TASK STATEMENT | Which lines of the records below contain the word "furthest"? Copy each such line in full, treating uppercase and lowercase as different.
******************************
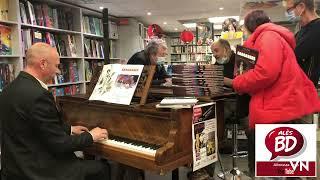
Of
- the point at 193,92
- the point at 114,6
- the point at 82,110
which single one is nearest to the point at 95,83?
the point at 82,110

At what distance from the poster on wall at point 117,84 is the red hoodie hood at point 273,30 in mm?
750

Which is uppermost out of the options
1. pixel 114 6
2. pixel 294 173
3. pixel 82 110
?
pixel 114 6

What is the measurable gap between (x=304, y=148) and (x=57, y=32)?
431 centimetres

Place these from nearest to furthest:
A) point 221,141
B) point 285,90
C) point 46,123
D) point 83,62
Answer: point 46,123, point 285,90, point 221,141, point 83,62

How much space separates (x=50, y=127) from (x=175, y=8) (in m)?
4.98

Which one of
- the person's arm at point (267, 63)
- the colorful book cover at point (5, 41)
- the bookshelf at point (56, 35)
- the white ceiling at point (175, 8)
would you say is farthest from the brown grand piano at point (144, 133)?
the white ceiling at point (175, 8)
******************************
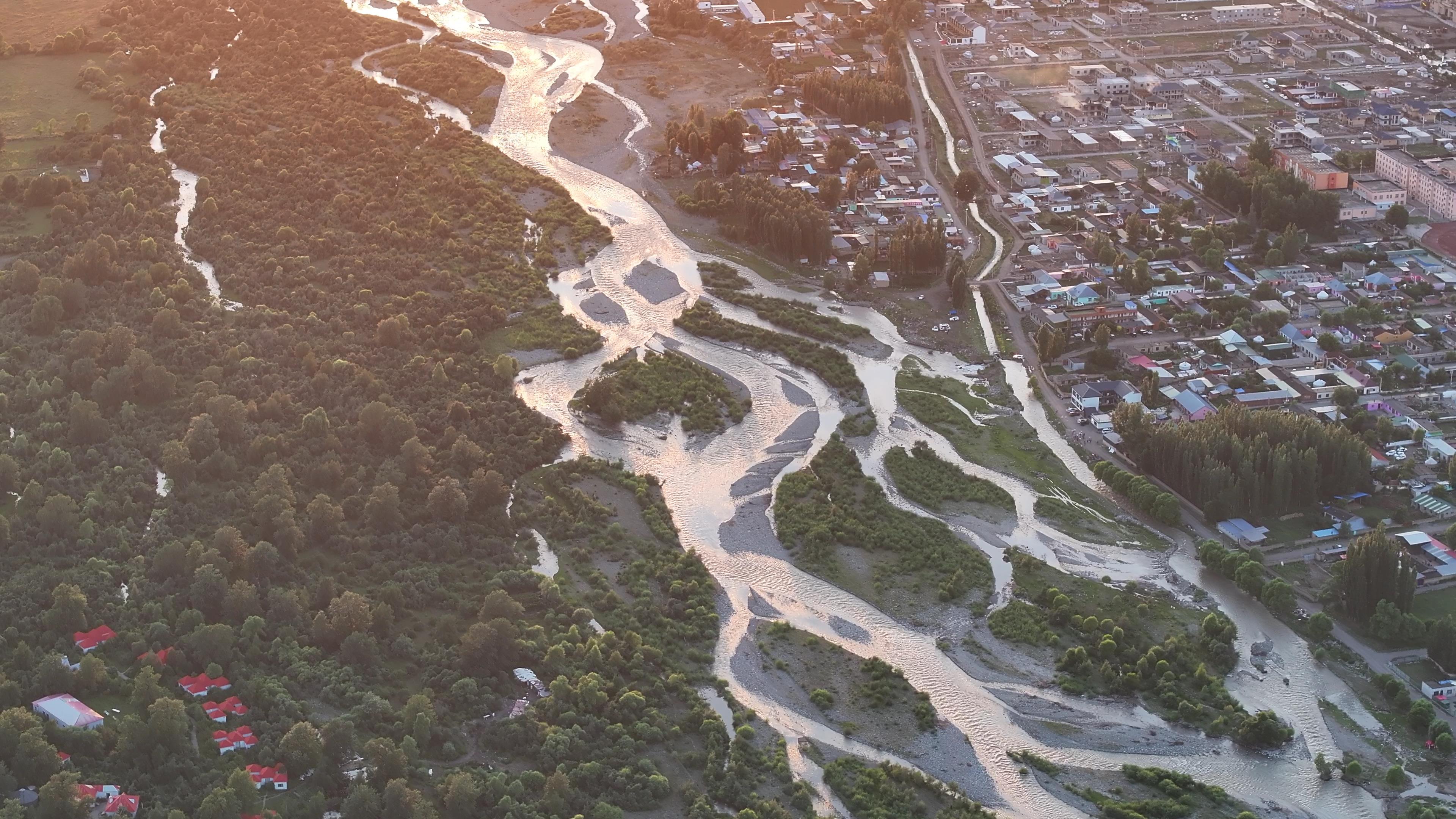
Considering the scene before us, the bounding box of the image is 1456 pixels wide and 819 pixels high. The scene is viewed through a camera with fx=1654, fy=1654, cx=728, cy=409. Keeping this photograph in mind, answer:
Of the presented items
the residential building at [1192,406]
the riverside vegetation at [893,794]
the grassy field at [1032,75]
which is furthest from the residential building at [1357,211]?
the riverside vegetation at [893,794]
******************************
OUTPUT |
Place these from nearest to furthest:
which is furthest from the residential building at [1357,211]?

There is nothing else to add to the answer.